A imprensa também foi aliada do trabalho dos advogados há 50 anos, lembra o trabalhista Humberto Jansen Machado. Mas não a daqui, amordaçada pela censura. “Eu entrava com o pedido de habeas corpus dos presos políticos só para ser negado pela Justiça. Como mantinha ao alcance da mão o telefone de correspondentes estrangeiros dos jornais The New York Times e Le Monde, conseguia que o caso fosse noticiado internacionalmente”. Presente à Passeata dos Cem Mil, Jansen garante que voltaria às ruas quantas vezes fosse preciso para defender a democracia. “Se houver tentativa de golpe, temos que fazer passeata de novo, enfrentar a polícia”, diz o octagenário, que deixa um conselho aos saudosos do regime militar. “De vez em quando, aparece alguém querendo a volta da ditadura, como um certo candidato à presidência [referindo-se a Jair Bolsonaro]. A juventude tem que entender que a política é difícil, cheia de contradições, mas tem que ser fundada sempre na defesa da liberdade humana e na possibilidade de se ter eleições.
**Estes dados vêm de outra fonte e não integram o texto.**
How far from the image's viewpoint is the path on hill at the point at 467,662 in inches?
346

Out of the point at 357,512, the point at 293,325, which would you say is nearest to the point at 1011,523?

A luta continua, sempre”.

“Recebi a informação de que Vladimir seria morto naquele dia”
Evandro Teixeira, fotógrafo do Jornal do Brasil na época e autor das fotos da Passeata dos Cem Mil

“Aquele foi um dos dias mais bonitos e gloriosos do Rio de Janeiro. Eu já era fotógrafo experiente, vinha cobrindo as manifestações contra a ditadura até ali. Saí da redação com a missão de ficar de olho no Vladimir Palmeira, o grande líder estudantil da época. Chegou à redação na véspera a informação de que ele seria morto ou preso pelo brigadeiro [João Paulo] Burnier [Em 1971, o preso político Stuart Angel Jones foi assassinado dentro da Base Aérea do Galeão]. 

Ao longo do caminho, Vladimir subiu em árvore, pendurou-se em galhos, falou em cima de banca de jornal. Naquela época, não tinha megafone ou caixa de som e ele se fazia ouvir extraordinariamente bem. Fiquei vendo as freiras e religiosos chegarem, as atrizes, os outros grupos. Mas sempre olhando pela esquerda e a direita em busca de Vladimir. Fui para a Cinelândia, onde fiz a foto da multidão e a faixa “Abaixo a ditadura, o povo no poder”. Imaginava-se que pudesse haver uma carnificina naquele dia com tanta gente na rua, mas, por incrível que pareça, foi um dia maravilhosamente pacífico e encantador; todo mundo confraternizou, chorou, se abraçou. Lá estavam quem você pudesse imaginar: Otto Lara Resende, Antônio Callado, Gilberto Gil, Chico Buarque, Caetano Veloso. Iam chegando os blocos à Cinelândia: o dos artistas e intelectuais, dos religiosos, dos jornalistas, este com Grande Otelo no meio, o que foi muito engraçado. 

Começamos na Cinelândia, onde Vladimir falou maravilhosamente bem. Descemos a Rio Branco e as pessoas pararam em frente ao prédio do Jornal do Brasil para homenageá-lo pela luta contra a ditadura desde o início. Na Presidente Vargas, Vladimir subiu num caixote para falar. Quando mandava sentar, as pessoas obedeciam como se fossem bonecos. Na Candelária, discursou novamente. Depois, chegamos ao Palácio Tiradentes no final da tarde, onde a coisa acabou na maior paz do mundo. Fiz a foto dele entrando no seu fusquinha verde e agradeci a Deus porque nada tinha acontecido”.